● **Problem requirements**
Repeat exactly, and only, the lines of the entries below from the one with "class: Mammalia" through the one with "common name: domestic cow", both ends included.

● **Supplied data**
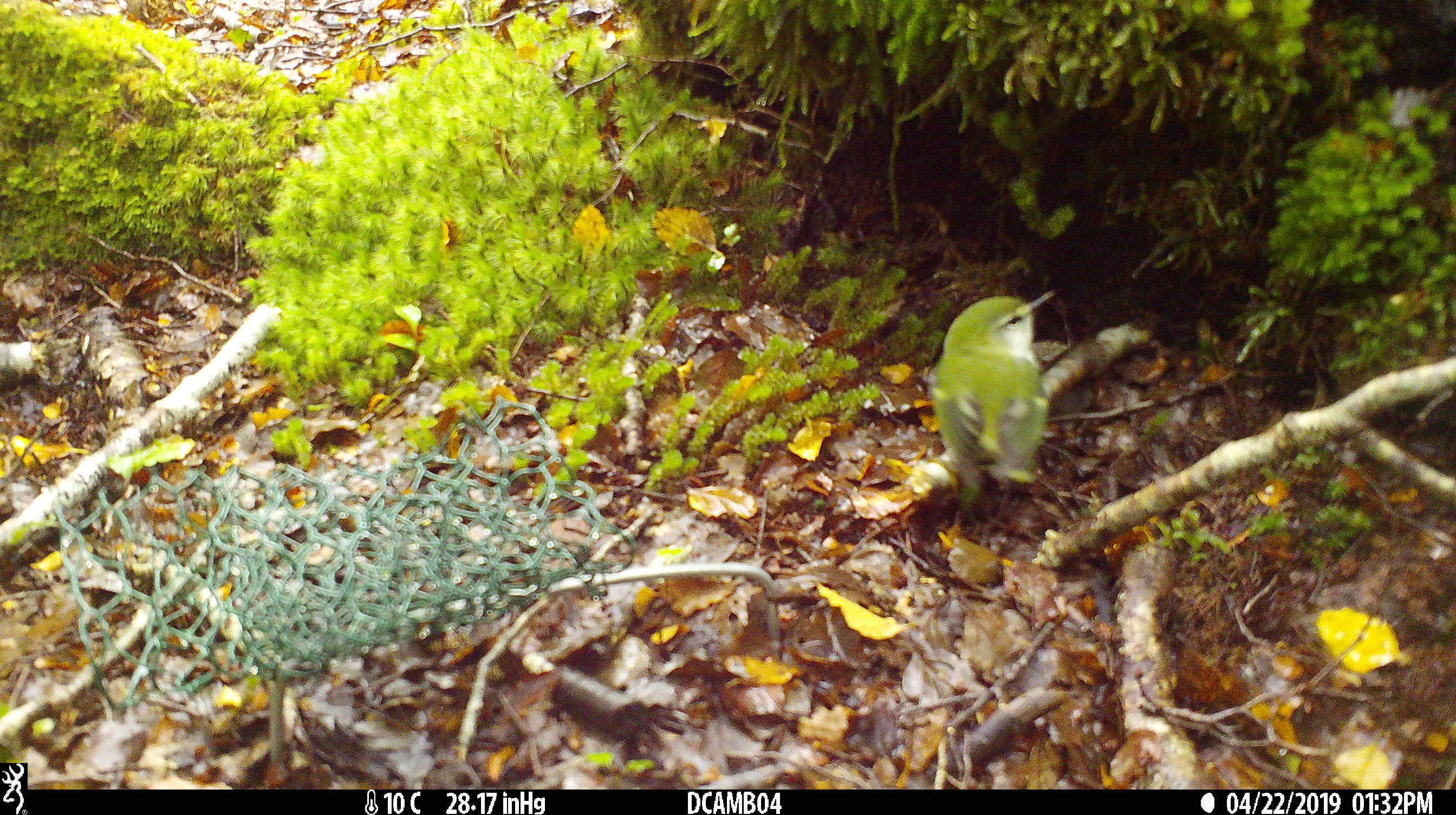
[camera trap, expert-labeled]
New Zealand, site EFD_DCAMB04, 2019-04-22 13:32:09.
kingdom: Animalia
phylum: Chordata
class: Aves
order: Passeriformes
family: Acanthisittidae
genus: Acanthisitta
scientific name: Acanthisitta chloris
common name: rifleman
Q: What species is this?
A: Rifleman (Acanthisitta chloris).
* * *
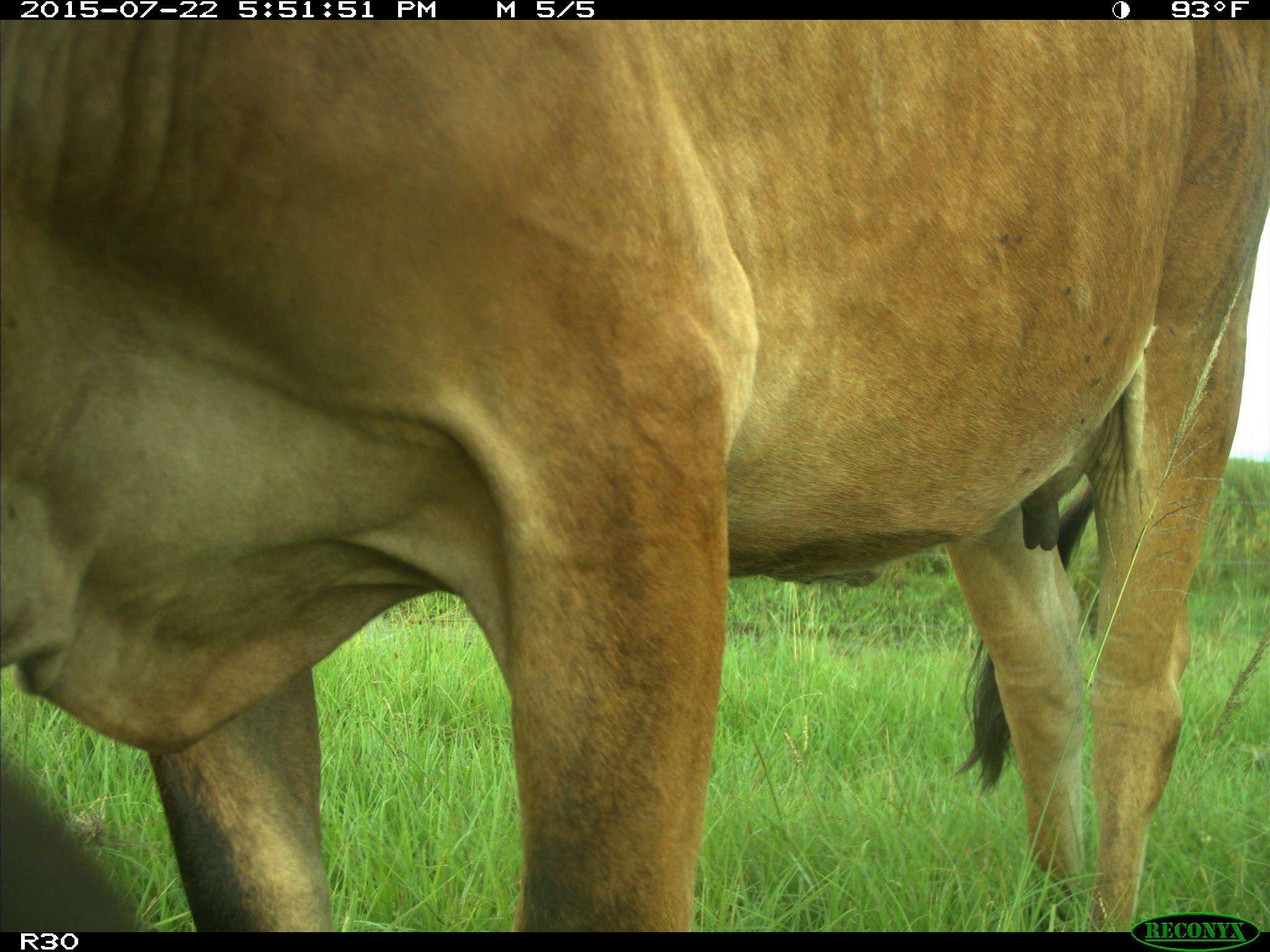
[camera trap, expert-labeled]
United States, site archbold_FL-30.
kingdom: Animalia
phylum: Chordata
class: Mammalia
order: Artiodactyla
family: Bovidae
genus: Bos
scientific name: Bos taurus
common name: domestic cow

● **Output**
class: Mammalia
order: Artiodactyla
family: Bovidae
genus: Bos
scientific name: Bos taurus
common name: domestic cow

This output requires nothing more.